(Selected passage)
* * * * * * * * *

Chart 5: Creating a Heatmap to Compare the Top Rookies

Microsoft Excel & Heatmaps
What is Microsoft Excel?
Microsoft Excel is a software application designed for data organization, analysis, and visualization. It is part of the Microsoft Office suite and is available for Windows, macOS, and mobile devices. Excel is popular for its versatility and user-friendly interface, making it a go-to tool for personal, academic, and professional tasks involving numerical data.
For data analysts that work in sports, Microsoft Excel is a heavily-used spreadsheet application. In fact, many data analysts use Excel to build "databases" by using multiple tabs, lookups and complex formulae. It's also used for managing CSV files and running ad-hoc analyses, which you can then integrate into other Microsoft Office applications (such as PowerPoint and Word).
For the Sports Analytics student, Excel (or Google Sheets) should be in your arsenal.
What is a Heatmap?
Heatmaps are data visualization tools that use colors to represent the intensity, frequency, or value of data points in a two-dimensional space. They are widely used across various fields such as sports analytics, business intelligence, and scientific research to provide an intuitive way of identifying patterns, trends, or anomalies in data.
Excel is a great choice for creating heatmaps when you need a quick, accessible, and cost-effective way to visualize data. Its simplicity, combined with its robust functionality, makes it a go-to tool for professionals in various fields.

* * * * * * * * *

(Task statement) According to the text on Excel and heatmaps, which platforms is Microsoft Excel available for?

Stored entries

* * * * * * * * *

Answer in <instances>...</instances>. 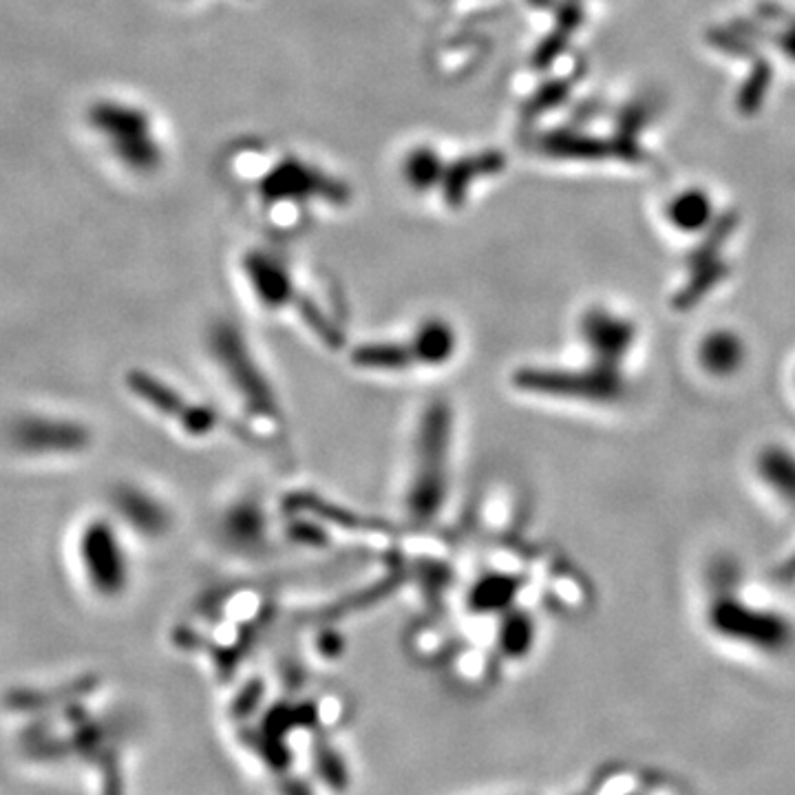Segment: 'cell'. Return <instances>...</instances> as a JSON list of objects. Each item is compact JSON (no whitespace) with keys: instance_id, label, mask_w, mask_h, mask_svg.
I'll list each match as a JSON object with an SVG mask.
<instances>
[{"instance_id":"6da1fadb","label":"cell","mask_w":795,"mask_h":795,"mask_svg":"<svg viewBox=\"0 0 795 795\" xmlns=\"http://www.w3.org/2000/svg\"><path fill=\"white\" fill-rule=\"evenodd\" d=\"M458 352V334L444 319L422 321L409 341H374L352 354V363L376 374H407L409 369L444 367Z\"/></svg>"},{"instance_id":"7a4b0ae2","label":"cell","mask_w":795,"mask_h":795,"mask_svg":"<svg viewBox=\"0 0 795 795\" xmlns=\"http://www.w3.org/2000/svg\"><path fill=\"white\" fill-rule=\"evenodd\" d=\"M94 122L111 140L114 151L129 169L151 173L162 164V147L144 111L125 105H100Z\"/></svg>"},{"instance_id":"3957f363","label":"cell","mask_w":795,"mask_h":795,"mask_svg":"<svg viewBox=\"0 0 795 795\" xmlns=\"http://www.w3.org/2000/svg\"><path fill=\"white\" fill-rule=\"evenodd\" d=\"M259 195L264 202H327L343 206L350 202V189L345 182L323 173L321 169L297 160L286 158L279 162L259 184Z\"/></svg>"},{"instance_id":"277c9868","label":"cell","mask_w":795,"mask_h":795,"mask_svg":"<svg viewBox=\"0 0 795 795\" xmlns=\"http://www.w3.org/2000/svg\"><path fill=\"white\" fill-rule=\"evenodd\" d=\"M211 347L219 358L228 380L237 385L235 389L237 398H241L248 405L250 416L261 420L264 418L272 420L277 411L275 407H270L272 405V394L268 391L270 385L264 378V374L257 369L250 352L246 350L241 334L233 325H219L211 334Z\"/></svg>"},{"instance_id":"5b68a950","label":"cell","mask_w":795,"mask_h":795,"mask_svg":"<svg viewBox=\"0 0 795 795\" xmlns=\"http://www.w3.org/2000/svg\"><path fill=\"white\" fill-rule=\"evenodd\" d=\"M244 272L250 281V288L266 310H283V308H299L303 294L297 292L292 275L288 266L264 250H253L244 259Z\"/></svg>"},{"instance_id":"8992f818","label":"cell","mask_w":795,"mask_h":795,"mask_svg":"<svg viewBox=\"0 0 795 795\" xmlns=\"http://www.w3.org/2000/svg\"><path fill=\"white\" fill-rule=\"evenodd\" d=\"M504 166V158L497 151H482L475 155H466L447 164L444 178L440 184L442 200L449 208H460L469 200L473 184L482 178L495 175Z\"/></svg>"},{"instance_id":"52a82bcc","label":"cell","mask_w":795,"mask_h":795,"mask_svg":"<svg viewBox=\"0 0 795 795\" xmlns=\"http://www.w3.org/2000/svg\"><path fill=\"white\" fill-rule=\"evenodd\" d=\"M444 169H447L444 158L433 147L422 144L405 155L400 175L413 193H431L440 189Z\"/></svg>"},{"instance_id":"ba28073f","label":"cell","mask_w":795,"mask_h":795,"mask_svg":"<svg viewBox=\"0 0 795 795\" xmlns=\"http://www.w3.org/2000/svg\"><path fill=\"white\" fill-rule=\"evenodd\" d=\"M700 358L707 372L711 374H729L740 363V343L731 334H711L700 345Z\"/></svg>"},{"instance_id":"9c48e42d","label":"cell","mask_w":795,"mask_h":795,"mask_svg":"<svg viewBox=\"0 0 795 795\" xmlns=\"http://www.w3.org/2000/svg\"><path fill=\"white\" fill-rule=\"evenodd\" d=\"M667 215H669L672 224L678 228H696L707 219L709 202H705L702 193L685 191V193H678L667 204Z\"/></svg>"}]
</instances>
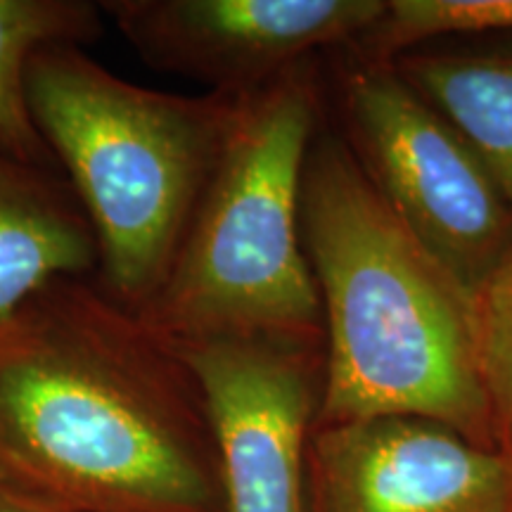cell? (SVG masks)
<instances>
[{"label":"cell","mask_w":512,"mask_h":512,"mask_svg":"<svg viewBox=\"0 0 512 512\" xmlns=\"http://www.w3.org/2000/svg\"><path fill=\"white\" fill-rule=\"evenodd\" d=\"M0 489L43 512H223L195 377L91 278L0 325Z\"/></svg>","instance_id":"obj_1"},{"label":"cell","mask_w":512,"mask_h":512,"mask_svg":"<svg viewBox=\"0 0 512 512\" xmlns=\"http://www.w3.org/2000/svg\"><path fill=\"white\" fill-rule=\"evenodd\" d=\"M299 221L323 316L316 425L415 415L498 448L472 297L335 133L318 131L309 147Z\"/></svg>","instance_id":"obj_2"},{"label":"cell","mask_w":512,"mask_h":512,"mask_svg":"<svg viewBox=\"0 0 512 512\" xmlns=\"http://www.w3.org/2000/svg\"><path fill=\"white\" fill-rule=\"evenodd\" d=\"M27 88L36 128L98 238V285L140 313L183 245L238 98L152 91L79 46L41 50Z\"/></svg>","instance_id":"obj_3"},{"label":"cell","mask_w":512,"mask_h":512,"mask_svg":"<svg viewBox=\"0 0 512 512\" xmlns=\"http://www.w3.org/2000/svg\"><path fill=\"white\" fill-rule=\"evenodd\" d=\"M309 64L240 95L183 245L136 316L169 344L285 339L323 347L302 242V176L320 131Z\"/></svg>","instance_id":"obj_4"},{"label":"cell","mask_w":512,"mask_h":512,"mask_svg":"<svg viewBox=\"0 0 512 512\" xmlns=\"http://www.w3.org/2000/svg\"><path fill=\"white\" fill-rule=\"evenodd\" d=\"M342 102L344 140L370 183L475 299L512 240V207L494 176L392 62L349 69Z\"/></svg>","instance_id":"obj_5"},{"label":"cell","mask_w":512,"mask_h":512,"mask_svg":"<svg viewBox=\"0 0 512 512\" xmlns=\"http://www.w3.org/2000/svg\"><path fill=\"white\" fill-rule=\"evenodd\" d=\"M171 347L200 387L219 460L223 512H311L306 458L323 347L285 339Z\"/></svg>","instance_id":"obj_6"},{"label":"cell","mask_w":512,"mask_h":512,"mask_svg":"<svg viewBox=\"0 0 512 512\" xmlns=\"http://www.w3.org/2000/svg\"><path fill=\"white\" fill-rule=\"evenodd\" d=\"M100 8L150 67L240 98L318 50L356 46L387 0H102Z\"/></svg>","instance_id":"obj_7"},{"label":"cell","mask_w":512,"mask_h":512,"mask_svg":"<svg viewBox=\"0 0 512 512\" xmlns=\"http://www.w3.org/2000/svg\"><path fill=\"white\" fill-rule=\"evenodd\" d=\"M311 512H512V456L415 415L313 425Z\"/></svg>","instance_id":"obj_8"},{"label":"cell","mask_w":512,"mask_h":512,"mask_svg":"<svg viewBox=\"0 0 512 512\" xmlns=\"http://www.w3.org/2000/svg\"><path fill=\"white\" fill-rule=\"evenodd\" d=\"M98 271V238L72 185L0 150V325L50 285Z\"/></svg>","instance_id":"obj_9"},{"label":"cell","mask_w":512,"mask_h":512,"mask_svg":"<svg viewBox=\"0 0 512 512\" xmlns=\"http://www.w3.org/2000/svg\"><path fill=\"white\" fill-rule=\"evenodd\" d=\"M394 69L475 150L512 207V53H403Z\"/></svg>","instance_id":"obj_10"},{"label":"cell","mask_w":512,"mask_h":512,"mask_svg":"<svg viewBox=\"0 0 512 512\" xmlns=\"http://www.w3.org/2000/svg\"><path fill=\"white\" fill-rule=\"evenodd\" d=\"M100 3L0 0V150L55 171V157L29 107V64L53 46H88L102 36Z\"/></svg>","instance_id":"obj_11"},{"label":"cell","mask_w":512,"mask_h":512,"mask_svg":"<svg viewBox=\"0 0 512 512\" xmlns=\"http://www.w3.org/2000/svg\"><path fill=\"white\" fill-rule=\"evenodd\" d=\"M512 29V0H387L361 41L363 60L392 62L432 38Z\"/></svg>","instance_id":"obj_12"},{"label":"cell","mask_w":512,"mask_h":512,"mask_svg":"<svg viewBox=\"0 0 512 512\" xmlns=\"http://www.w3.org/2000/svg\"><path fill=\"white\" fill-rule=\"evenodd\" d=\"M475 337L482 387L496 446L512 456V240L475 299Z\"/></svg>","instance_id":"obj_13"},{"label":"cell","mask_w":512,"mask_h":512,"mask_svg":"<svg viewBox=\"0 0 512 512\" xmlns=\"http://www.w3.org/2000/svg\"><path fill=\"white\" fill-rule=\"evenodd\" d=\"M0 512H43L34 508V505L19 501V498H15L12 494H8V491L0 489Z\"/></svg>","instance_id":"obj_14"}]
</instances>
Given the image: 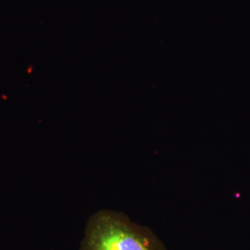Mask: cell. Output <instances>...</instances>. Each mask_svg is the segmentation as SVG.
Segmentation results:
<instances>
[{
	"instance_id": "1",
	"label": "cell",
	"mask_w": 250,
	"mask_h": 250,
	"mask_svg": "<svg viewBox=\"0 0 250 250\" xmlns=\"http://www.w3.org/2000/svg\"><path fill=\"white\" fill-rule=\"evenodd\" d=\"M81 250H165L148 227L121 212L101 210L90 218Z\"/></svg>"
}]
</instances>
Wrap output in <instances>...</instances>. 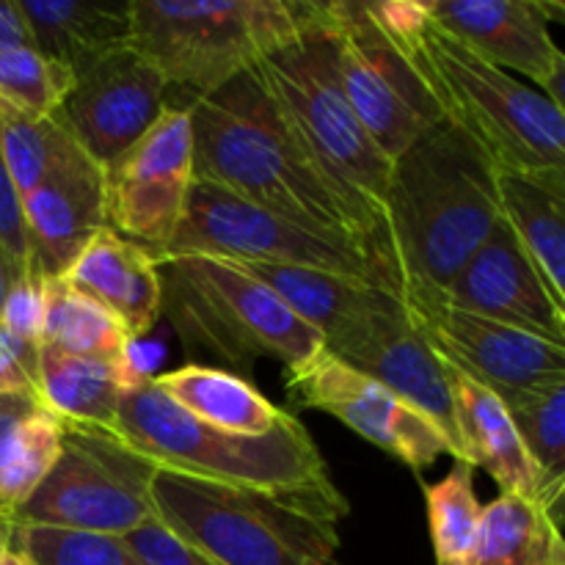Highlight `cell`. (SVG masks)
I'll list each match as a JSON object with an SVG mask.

* * * * * * * * *

(Written solution) Windows, macOS, and mobile devices.